Les deux partenaires de l’alternance stérile entre le MIM et le PPM ont largement démontré leur commune incapacité à nous faire faire ce bond vers notre avenir. Leur conception pyramidale de l’action politique, transformant le moindre enjeu de terrain en défi personnel, a conduit à leur entière soumission aux dispositifs coloniaux, publics et privés. Nous pensons que la création d’emplois à la Martinique est une question politique, de volonté politique. La volonté de libérer les énergies, plutôt que des les contraindre dans le carcan de l’intelligence présidentielle. Nous pensons que le salut pour la Martinique ne viendra pas du gouvernement d’un seul homme, qu’il soit nommé par l’Elysée ou même par notre assemblée. Et que, changer de méthode changera le pays.

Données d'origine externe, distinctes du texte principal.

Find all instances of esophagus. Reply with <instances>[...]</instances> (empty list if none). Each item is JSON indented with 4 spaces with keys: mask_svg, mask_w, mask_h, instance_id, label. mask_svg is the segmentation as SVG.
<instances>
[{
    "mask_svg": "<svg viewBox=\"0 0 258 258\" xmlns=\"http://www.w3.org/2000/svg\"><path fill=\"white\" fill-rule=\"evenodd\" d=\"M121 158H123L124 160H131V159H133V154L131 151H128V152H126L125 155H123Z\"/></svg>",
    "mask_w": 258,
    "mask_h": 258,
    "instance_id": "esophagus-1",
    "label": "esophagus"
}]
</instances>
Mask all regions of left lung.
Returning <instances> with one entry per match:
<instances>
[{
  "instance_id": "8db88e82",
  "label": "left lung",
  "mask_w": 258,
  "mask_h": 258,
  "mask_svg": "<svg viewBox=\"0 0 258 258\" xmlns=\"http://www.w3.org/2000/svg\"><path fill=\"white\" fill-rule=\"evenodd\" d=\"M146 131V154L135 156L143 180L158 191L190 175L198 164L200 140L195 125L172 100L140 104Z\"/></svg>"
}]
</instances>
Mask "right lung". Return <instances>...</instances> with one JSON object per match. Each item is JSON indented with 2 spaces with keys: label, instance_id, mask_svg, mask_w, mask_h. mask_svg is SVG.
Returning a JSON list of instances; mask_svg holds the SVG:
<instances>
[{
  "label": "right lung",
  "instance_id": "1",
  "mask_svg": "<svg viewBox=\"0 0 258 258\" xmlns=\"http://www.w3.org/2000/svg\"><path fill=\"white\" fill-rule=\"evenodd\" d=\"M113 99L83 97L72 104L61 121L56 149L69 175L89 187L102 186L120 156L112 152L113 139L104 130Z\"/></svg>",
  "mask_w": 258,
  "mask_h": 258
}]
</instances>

Une nouvelle génération est prête à relever le défi collectif. Elle doit être aidée et soutenue.

Elle est combattue par les forces du monde d’avant, tel le jeune Césaire qui affronta en 1945, au lendemain du confinement d’antan Robè, les deux ténors d’avant-guerre : Victor Sévère et Joseph Lagrosillière. Un temps nouveau est déjà là. Je suis d’accord avec ceux qui disent que la question de l’âge du capitaine n’est pas un argument. C’est une opinion. Mon opinion est que la jeunesse martiniquaise mérite qu’on la respecte. Elle mérite qu’on l’aime comme un pays en devenir, dans un monde nouveau, incertain, exigeant la capacité d’adaptation qu’on ne peut plus attendre de ceux dont les conceptions sont verrouillées. Pour ne pas dire rouillées. Une nouvelle génération s’avance aux affaires, nous veillerons à maintenir leur

lyannaj avec le pays. Nous veillerons à ne leur élever aucun culte sinon celui de la fraternité et de la solidarité militante, dans la lutte commune pour l’émancipation des hommes et des femmes de notre pays. Et nous veillerons, toujours, à rester vigilants et présents face à ceux

qui combattent l’unité du changement au nom des haines rances et de la déchirure assumée. Il est d’ailleurs étrange, partiel ou partial, que le maire du Macouba se soit précisément adressé à Nilor et à Nadeau durant les événements de JM (puisqu’on a dit qu’on a dit) !?! Le cas échéant, qu’ont répondu les autres député-e-s, sénateur-trice-s et président exécutif ???